• GIVEN TASK
Reproduce exactly the lines from the one containing "Considering the photo here, among" through the last line of the data, both ends included.

• DATASET CONTENT
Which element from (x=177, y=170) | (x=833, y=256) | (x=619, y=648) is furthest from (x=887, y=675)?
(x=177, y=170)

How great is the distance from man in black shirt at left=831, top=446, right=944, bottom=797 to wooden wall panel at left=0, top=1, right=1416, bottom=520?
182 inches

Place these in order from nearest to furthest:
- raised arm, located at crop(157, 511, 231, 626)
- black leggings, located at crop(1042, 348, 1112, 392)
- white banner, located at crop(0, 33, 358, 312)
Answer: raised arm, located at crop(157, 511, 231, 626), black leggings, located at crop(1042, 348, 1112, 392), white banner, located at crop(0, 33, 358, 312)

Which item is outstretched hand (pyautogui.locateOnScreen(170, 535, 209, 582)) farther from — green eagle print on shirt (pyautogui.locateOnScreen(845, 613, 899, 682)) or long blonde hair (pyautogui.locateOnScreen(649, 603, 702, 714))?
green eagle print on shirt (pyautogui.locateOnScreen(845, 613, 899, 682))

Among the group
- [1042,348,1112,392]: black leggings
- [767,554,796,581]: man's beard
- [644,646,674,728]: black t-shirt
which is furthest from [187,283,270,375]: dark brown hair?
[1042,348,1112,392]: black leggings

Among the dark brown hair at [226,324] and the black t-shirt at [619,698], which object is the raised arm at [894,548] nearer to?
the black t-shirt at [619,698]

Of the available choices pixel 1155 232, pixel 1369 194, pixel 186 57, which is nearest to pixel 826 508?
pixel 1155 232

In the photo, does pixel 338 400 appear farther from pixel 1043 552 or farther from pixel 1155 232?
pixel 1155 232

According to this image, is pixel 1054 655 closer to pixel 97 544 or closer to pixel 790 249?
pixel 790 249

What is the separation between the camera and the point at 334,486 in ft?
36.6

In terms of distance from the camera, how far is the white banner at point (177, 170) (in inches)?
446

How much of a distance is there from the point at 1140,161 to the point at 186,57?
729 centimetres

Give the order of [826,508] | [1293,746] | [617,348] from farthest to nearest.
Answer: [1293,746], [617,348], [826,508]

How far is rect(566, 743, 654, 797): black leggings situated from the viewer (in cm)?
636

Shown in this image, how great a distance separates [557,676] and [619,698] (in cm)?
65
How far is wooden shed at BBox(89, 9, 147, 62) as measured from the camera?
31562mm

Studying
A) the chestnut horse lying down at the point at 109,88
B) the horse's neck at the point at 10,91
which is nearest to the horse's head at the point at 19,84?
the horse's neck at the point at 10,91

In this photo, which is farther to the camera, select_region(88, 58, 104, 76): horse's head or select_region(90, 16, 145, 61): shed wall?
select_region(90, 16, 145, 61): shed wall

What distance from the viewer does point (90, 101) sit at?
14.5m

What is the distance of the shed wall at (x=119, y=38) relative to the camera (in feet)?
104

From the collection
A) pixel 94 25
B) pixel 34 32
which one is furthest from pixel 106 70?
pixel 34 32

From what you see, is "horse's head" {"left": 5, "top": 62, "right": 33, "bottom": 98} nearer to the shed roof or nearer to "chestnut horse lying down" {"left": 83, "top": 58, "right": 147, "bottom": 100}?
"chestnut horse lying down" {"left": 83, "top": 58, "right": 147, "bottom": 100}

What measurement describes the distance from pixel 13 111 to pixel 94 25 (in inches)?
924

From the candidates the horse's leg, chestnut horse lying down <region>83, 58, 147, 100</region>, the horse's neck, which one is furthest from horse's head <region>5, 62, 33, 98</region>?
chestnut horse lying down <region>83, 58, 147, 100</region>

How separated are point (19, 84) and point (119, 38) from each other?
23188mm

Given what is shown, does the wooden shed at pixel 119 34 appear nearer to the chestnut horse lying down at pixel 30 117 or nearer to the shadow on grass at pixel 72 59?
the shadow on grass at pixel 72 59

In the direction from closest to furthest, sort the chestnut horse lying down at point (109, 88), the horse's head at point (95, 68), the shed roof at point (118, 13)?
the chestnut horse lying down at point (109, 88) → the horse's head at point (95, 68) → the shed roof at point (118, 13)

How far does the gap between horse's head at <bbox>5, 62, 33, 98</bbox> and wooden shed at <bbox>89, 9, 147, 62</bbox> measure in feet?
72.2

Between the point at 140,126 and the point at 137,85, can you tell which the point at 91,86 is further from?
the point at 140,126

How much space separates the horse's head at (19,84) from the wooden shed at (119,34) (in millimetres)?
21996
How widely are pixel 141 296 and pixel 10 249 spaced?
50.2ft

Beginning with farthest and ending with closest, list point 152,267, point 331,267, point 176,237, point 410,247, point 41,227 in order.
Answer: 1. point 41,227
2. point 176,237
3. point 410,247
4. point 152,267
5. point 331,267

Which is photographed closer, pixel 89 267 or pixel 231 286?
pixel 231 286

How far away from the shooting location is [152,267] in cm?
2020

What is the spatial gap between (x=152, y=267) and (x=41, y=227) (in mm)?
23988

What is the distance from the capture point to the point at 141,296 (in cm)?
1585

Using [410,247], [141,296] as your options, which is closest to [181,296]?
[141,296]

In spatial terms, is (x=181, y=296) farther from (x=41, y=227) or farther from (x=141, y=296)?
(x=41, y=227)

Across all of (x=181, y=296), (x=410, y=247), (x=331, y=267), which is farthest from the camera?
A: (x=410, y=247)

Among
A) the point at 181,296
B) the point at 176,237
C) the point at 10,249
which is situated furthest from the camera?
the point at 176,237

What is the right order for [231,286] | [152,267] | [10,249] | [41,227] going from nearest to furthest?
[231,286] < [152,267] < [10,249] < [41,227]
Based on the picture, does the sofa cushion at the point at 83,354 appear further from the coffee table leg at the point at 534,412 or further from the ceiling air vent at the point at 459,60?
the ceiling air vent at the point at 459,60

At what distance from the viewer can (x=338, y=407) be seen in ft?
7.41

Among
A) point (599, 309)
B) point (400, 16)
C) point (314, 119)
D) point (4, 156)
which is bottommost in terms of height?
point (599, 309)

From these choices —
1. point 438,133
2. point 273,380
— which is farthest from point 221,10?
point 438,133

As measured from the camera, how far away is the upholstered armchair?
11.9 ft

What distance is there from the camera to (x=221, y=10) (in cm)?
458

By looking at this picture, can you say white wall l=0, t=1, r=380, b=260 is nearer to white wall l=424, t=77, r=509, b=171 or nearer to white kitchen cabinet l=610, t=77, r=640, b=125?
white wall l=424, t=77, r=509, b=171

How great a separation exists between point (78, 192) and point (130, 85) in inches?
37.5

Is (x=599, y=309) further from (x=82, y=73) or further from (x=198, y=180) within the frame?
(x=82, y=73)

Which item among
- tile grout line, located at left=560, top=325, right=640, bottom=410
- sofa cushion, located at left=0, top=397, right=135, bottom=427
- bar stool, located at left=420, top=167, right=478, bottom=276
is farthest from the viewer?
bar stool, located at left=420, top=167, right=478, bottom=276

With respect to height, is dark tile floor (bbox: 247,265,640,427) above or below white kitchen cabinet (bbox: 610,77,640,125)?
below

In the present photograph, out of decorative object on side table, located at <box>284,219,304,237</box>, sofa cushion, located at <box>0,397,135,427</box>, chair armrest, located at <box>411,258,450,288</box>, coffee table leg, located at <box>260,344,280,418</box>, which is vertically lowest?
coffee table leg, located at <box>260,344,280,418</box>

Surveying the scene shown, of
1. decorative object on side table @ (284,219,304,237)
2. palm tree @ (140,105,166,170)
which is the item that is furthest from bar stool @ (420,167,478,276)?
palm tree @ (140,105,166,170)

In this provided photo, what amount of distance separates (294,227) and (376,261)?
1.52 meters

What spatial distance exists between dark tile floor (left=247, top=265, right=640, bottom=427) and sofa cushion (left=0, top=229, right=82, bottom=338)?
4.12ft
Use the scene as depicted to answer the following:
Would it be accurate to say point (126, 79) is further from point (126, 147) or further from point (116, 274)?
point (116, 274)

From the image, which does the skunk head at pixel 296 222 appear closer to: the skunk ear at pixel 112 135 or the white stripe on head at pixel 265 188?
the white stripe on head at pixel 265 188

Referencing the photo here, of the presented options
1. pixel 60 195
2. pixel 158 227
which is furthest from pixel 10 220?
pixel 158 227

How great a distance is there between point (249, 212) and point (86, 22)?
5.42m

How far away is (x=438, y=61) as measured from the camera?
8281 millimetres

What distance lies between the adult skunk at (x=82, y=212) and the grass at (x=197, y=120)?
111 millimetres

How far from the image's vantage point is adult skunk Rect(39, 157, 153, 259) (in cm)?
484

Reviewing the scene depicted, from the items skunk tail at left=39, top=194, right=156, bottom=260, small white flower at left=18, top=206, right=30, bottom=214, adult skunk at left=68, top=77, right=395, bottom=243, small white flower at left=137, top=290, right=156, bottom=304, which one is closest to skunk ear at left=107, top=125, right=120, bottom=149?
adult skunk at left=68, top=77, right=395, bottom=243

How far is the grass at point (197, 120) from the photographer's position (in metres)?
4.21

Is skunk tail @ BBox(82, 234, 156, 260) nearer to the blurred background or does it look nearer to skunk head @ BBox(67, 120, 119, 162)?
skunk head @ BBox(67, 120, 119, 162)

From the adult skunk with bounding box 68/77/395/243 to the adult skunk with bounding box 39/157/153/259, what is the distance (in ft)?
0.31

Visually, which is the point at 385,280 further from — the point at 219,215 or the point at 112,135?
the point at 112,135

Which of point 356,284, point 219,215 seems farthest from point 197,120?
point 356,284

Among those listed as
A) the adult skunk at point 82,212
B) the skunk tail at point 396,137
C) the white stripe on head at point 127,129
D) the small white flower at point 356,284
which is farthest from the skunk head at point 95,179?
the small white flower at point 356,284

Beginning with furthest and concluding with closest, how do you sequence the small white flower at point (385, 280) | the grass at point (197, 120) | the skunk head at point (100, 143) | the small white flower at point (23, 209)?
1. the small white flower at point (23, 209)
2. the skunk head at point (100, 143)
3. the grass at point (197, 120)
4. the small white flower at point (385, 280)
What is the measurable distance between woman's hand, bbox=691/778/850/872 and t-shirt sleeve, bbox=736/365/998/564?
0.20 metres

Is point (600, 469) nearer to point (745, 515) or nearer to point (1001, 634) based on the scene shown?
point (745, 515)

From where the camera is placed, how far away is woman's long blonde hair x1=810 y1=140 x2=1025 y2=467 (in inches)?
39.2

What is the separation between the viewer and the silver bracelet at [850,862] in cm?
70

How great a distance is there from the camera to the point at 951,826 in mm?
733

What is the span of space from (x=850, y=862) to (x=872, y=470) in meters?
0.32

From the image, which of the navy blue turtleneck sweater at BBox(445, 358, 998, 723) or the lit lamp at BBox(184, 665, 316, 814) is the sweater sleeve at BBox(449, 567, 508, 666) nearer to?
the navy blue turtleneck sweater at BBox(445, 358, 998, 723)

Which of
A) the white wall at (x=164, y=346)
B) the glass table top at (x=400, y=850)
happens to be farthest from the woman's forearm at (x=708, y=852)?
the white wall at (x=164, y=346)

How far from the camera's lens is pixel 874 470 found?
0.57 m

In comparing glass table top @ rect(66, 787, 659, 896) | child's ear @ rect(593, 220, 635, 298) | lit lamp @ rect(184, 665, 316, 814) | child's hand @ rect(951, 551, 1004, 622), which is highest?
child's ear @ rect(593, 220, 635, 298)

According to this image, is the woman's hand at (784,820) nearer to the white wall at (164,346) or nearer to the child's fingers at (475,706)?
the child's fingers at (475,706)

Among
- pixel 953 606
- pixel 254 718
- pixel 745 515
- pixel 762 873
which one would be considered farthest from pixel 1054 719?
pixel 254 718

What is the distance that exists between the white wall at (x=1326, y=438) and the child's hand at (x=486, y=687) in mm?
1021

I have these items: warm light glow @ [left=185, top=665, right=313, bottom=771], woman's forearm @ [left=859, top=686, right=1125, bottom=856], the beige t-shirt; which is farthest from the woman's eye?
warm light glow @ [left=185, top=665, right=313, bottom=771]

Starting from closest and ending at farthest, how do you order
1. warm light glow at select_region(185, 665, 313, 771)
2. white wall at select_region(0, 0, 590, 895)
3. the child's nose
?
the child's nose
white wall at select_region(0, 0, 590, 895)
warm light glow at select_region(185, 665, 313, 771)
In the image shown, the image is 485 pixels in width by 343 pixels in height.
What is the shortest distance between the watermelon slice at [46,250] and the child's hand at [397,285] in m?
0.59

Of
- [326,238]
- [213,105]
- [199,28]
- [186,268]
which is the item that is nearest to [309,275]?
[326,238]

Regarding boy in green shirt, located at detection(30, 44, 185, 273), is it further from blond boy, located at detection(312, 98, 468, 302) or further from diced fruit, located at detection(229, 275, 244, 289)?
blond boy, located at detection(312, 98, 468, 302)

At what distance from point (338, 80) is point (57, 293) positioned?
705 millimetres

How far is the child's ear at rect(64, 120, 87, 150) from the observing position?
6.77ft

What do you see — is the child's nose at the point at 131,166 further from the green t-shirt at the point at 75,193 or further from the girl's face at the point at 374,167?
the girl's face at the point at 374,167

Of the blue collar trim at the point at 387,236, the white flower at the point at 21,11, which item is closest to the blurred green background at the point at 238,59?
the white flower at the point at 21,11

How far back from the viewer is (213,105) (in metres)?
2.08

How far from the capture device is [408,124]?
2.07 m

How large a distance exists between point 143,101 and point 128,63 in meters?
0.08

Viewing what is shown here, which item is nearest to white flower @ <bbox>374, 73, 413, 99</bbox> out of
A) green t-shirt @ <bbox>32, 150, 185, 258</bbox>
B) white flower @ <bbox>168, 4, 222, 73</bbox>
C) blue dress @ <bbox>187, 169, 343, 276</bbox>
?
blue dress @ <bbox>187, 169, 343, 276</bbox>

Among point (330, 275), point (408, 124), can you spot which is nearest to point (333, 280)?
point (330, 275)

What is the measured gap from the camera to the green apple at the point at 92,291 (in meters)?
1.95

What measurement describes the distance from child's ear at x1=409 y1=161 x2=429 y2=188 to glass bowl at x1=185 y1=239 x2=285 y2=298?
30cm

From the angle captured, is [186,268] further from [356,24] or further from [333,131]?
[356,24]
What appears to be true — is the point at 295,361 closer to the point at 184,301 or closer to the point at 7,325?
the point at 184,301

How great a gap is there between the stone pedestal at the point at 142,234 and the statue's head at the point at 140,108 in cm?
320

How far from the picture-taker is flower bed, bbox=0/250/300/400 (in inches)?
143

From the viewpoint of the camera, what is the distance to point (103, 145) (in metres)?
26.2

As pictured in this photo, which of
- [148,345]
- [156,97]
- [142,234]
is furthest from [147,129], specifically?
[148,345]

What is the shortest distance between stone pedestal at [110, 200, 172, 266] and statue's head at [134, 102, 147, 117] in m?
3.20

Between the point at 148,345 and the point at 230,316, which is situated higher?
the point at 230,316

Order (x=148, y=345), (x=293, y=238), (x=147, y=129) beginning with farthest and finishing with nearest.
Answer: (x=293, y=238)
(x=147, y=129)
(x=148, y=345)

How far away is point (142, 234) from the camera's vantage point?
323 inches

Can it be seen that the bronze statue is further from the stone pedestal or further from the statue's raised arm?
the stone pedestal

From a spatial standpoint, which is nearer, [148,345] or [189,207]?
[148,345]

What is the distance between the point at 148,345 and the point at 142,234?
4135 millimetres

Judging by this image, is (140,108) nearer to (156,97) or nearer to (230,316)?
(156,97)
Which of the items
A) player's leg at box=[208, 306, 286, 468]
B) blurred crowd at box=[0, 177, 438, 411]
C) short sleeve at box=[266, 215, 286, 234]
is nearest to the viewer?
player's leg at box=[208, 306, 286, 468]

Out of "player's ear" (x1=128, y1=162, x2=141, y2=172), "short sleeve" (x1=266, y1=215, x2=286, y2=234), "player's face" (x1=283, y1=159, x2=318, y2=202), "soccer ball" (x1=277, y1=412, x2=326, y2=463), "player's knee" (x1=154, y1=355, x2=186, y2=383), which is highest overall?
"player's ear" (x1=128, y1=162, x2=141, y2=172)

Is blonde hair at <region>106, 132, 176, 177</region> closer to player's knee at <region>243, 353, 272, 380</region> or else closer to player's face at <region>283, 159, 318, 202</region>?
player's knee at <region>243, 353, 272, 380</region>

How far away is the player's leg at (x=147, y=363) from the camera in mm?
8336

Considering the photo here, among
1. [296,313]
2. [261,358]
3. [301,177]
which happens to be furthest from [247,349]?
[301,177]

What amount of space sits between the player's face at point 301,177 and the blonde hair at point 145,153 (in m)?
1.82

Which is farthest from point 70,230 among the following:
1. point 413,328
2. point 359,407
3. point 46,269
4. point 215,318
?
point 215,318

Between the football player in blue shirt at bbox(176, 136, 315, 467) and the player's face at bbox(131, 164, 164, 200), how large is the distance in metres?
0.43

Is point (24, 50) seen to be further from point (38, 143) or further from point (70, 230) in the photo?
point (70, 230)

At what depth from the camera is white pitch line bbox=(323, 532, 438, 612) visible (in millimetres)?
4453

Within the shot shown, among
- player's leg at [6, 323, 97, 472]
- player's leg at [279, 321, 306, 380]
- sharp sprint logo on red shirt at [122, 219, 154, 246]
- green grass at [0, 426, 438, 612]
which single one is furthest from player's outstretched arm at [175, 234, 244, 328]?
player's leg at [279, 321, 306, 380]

• SOLUTION TO THE PROBLEM
Considering the photo here, among
1. [296,313]
2. [261,358]
3. [301,177]
which happens to be furthest from [247,349]?
[301,177]

What amount of space sits between the player's face at point 301,177 and the blonde hair at point 145,153 (in m)?
1.82

Which is farthest from point 70,230 among the following:
1. point 413,328
2. point 359,407
3. point 46,269
4. point 215,318
?
point 215,318

Between the football player in blue shirt at bbox(176, 136, 315, 467) and the player's face at bbox(131, 164, 164, 200), how large is the distance in metres?
0.43

Is point (24, 50) seen to be further from point (38, 143) or further from point (70, 230) in the photo?
point (70, 230)

At what depth from the camera is white pitch line bbox=(323, 532, 438, 612) visible (in millimetres)?
4453

Within the shot shown, among
- player's leg at [6, 323, 97, 472]
- player's leg at [279, 321, 306, 380]
- sharp sprint logo on red shirt at [122, 219, 154, 246]
- green grass at [0, 426, 438, 612]
which single one is furthest from player's outstretched arm at [175, 234, 244, 328]?
player's leg at [279, 321, 306, 380]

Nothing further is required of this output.